Bagikan:

JAKARTA - Inggris mencatatkan kasus konfirmasi positif COVID-19 sebanyak 3.689.746 kasus dan angka kematian hingga 100.162 kasus, hingga Selasa 26 Januari. Ini menjadikan Inggris memiliki jumlah korban kematian tertinggi kelima di dunia.

Angka kematian ini juga lebih tinggi dari korban masyarakat sipil Inggris yang tewas dalam Perang Dunia II, bahkan dua kali lipat dari jumlah korban akibat pemboman oleh NAZI Jerman pada tahun 1940-1941.

Ini membuat Perdana Menteri Inggris Boris Johnson meminta maaf sekaligus berbela sungkawa atas hilangnya nyawa masyarakat Inggris akibat COVID-19. Ia pun menyebut bertanggung jawab atas semua yang terjadi atas setiap kebijakan yang dilakukan pemerintah. 

“Sulit untuk menghitung kesedihan yang terkandung dalam statistik suram itu, tahun-tahun kehidupan yang hilang, pertemuan keluarga yang tidak dihadiri, dan begitu banyak kerabat kehilangan kesempatan, bahkan untuk mengucapkan selamat tinggal,” kata Perdana Menteri Boris Johnson, melansir Reuters

Sementara itu, para ahli menilai apa yang terjadi di Inggris saat ini, lantaran pemerintah belum belajar dari masa lalu dan masih menerapkan strategi yang kurang koheren.

Presiden Akademi Ilmu Kedokteran Inggris Prof. Anne Johnson mengatakan, ada korelasi yang jelas dengan pelonggaran pembatasan sebelum Natal dan lonjakan infeksi baru-baru ini.

"Varian baru itu penting dan lebih dapat ditularkan, tapi itu bukan satu-satunya penyebab gelombang ketiga. Mari kita perjelas," katanya melansir CNN, merujuk pada adanya varian baru virus corona.

Pernyataan ini terkait dengan 'izin' dari pemerintah untuk merayakan libur Natal bersama keluarga, pelonggaran penguncian, sehingga menyebabkan lonjakan infeksi.
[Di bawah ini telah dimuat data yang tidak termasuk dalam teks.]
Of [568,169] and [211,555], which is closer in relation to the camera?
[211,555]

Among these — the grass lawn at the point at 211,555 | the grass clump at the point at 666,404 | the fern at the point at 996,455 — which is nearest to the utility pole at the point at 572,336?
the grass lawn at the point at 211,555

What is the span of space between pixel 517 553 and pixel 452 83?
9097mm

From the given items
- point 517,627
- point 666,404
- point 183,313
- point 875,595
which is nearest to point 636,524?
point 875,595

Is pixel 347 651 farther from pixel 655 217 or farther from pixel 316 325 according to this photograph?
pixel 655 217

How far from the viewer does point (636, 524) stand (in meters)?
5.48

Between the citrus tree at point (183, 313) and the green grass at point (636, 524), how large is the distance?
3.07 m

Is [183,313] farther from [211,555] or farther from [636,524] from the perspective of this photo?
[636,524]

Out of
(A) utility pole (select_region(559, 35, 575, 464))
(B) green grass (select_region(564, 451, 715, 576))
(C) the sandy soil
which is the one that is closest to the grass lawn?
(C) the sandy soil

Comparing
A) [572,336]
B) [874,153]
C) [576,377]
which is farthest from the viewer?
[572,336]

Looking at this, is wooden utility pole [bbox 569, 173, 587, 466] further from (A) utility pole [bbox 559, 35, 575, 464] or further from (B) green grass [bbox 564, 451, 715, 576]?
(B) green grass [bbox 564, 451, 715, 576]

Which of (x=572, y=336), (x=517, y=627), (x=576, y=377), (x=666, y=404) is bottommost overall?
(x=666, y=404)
"Tak terelakkan, jika Anda keluar dari kuncian pada tanggal 2 Desember, seperti yang kami lakukan, dengan orang-orang terdesak untuk pergi ke toko dan keluar dan berkeliling, dan kami punya waktu tiga minggu sebelum Natal. Itu jelas akan menjadi momen untuk melihat lebih banyak transmisi (penularan)," tukas Prof. Anne Johnson.